#### [Required work]
Extend the piece on KnetMiner's move onto the Genestack platform with a few more paragraphs that pick up right after its last quoted passage.

#### [Reading text]

BEGIN

It is now possible for non-bioinformaticians to create knowledge networks — a powerful way for biologists to visualize deep connections between genes and phenotypes — quickly and efficiently, thanks to the integration of Rothamsted Research’s open-source KnetMiner software into the Genestack platform.
These new software tools make it easier for plant breeders and others to mine genomics data to find novel ways to improve the performance of all kinds of crops.
“Genotype to phenotype analysis is at the core of what biologists do. With KnetMiner, we have created software that enables biologists to take their own high-throughput experimental data and to see them in the context of all the public knowledge that is out there. This can help them interpret their own data faster and more effectively," Dr. Keywan Hassani-Pak, head of bioinformatics at Rothamsted Research and leader of the KnetMiner project, explained.
“For a particular target species, such as a crop plant, KnetMiner integrates all the relevant genomics and 'omics' information that is present in more than 25 sources under a multitude of formats. KnetMiner brings it together in the form of a heterogeneous knowledge network. We don’t only integrate the data; we also create new relationships based, for example, on co-occurrences of genes and phenotypes in the scientific literature. We are the first in the U.K. to develop such detailed networks and make them mineable. We are talking about up to a million nodes here,” Hassani-Pak said.
Plant scientists and others saw the potential of KnetMiner and approached Rothamsted to help them create a secure system they could use with their own data.
KnetMiner is an exciting visualization tool, but it could take many months for each network to be created for a new species, and it was complex to use. With the benefit of Innovate U.K. funding, Rothamsted worked with Cambridge, U.K.-based Genestack to migrate KnetMiner onto the Genestack platform.
Dr. Misha Kapushesky of Genestack noted, “The Rothamsted researchers could spend months collecting all the data that was available for a particular organism, cleaning the data and writing scripts to transfer it into a format that was usable in KnetMiner and then presenting it so that other scientists could use the information. We migrated the visualization software and automated the collection process by making it part of our Genestack ecosystem. It is now possible to simply ‘point and click’ on data that is in the public domain to create a network and then overlay your own data, using KnetMiner to visualize it. You can build your own network with collaborators in a secure environment. It is no longer a fixed set of data on the Rothamsted website but a dynamic tool that can be made commercially available.”

END

#### [Material provided]

BEGIN

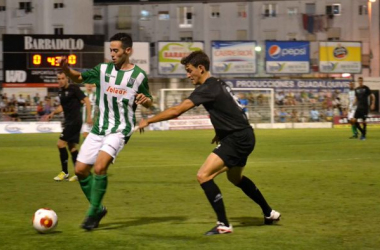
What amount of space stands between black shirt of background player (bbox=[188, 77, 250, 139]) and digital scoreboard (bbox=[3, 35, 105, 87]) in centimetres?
3662

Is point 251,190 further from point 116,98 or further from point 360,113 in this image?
point 360,113

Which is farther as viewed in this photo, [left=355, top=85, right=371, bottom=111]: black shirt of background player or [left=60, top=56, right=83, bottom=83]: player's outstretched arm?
[left=355, top=85, right=371, bottom=111]: black shirt of background player

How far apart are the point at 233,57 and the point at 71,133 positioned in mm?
42007

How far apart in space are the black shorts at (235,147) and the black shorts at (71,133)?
24.4ft

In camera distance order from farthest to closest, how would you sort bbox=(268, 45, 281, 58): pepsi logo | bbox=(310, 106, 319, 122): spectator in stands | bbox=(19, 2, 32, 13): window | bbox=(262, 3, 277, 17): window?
bbox=(262, 3, 277, 17): window → bbox=(19, 2, 32, 13): window → bbox=(268, 45, 281, 58): pepsi logo → bbox=(310, 106, 319, 122): spectator in stands

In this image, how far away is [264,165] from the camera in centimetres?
1848

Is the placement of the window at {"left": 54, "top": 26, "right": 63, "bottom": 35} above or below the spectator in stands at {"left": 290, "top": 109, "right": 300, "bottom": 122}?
above

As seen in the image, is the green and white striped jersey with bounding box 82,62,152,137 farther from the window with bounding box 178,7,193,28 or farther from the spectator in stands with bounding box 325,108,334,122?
the window with bounding box 178,7,193,28

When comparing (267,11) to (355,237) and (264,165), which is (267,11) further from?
(355,237)

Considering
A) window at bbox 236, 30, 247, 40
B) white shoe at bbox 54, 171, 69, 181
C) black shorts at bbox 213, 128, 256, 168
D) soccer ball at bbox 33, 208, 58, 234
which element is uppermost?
window at bbox 236, 30, 247, 40

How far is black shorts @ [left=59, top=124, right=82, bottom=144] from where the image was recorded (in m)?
15.8

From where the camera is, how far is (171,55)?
187 ft

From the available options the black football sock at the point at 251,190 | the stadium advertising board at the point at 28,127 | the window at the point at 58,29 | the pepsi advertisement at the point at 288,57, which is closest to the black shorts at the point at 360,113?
the stadium advertising board at the point at 28,127

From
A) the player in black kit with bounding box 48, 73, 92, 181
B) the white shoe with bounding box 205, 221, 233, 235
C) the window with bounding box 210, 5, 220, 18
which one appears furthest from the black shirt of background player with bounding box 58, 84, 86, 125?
the window with bounding box 210, 5, 220, 18
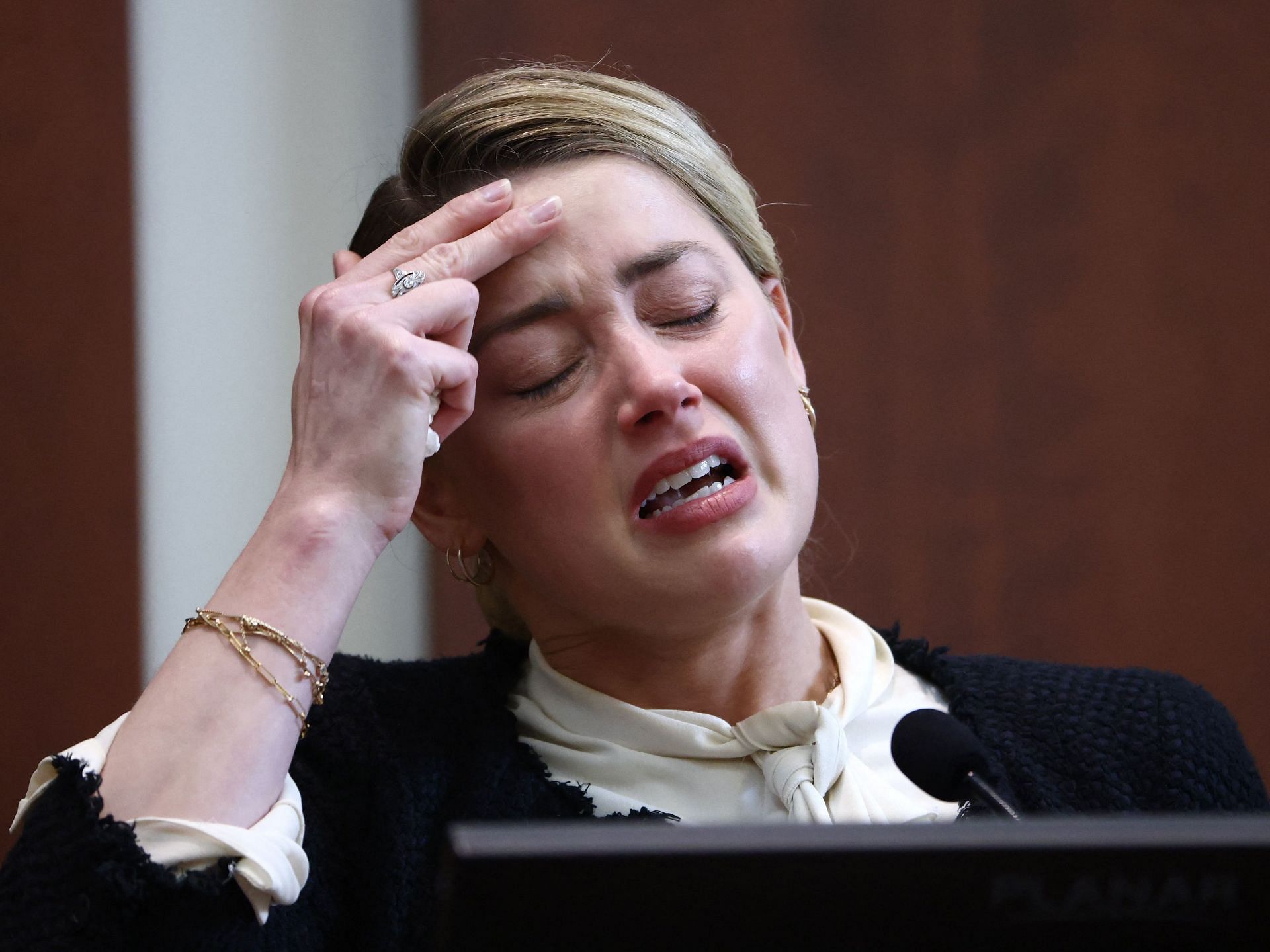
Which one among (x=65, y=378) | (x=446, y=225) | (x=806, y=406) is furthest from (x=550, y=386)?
(x=65, y=378)

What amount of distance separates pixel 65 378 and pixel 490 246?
1037 mm

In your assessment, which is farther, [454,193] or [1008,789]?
[454,193]

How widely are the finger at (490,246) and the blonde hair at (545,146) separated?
0.40ft

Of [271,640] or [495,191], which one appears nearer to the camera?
[271,640]

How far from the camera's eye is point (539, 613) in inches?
56.4

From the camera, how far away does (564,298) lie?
130cm

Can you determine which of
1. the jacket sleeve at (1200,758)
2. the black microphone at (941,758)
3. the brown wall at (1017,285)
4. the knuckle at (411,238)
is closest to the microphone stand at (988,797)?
the black microphone at (941,758)

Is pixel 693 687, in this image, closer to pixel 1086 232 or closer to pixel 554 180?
pixel 554 180

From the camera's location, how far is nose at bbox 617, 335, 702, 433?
121 cm

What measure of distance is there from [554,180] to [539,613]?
0.48 metres

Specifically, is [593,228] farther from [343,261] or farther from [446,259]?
[343,261]

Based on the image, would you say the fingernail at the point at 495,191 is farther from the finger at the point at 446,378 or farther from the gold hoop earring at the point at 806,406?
the gold hoop earring at the point at 806,406

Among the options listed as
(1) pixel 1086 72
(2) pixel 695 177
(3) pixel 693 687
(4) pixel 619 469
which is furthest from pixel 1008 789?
(1) pixel 1086 72

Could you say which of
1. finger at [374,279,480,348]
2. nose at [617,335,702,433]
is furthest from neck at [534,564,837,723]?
finger at [374,279,480,348]
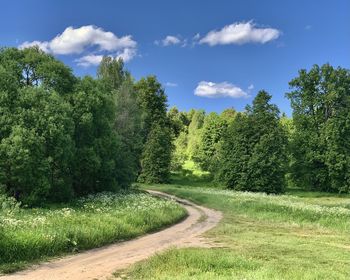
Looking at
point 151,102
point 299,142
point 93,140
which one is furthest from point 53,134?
point 151,102

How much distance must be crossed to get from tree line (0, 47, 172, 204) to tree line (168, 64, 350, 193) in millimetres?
19776

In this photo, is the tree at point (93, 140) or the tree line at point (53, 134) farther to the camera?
the tree at point (93, 140)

END

#### [Answer for this exercise]
Genestack now hosts more than 40 plant and crop networks as well as a prototype human disease network. Although it originated in agricultural research, network mining for gene discovery is generic, and Genestack provides an environment for building and distributing these large-scale knowledge networks.
Knowledge networks are a way of showing visually the connection between phenotypes with the genotype of a given species. The nodes are different shapes to represent various biological entities (such as genes, publications or pathways), which are connected by relevant relationships (such as encodes, published_in, interacts_with). They are a very good way to show complex and highly interconnected biological data, the announcement said.
“There are a lot of tools out there that will return a list of ranked genes when you are conducting a gene candidate analysis, and of course, KnetMiner also does that with its evidence-based gene rank algorithm. Most of them also stop there,” Hassani-Pak explained. “KnetMiner is unique as it allows users to see how and why the prediction was made. They can fully understand the results because the process is completely transparent, and the provenance is visualized. There is no black box approach here.”
“Network view” allows users to leverage information present in the network for new discoveries and hypotheses; this, in turn, can spur ideas for further analysis.
Genestack is a bioinformatics company offering a platform for complex multi-omics data and meta-data management, analysis and visualization. The platform transforms the way genomics research and development is done by eliminating routine tasks, tackling inefficiencies and helping its users to overcome the challenges of bioinformatics.
Rothamsted Research is the oldest agricultural research institute in the world. Through independent science and innovation, it makes significant contributions to improving agri-food systems in the U.K. and internationally.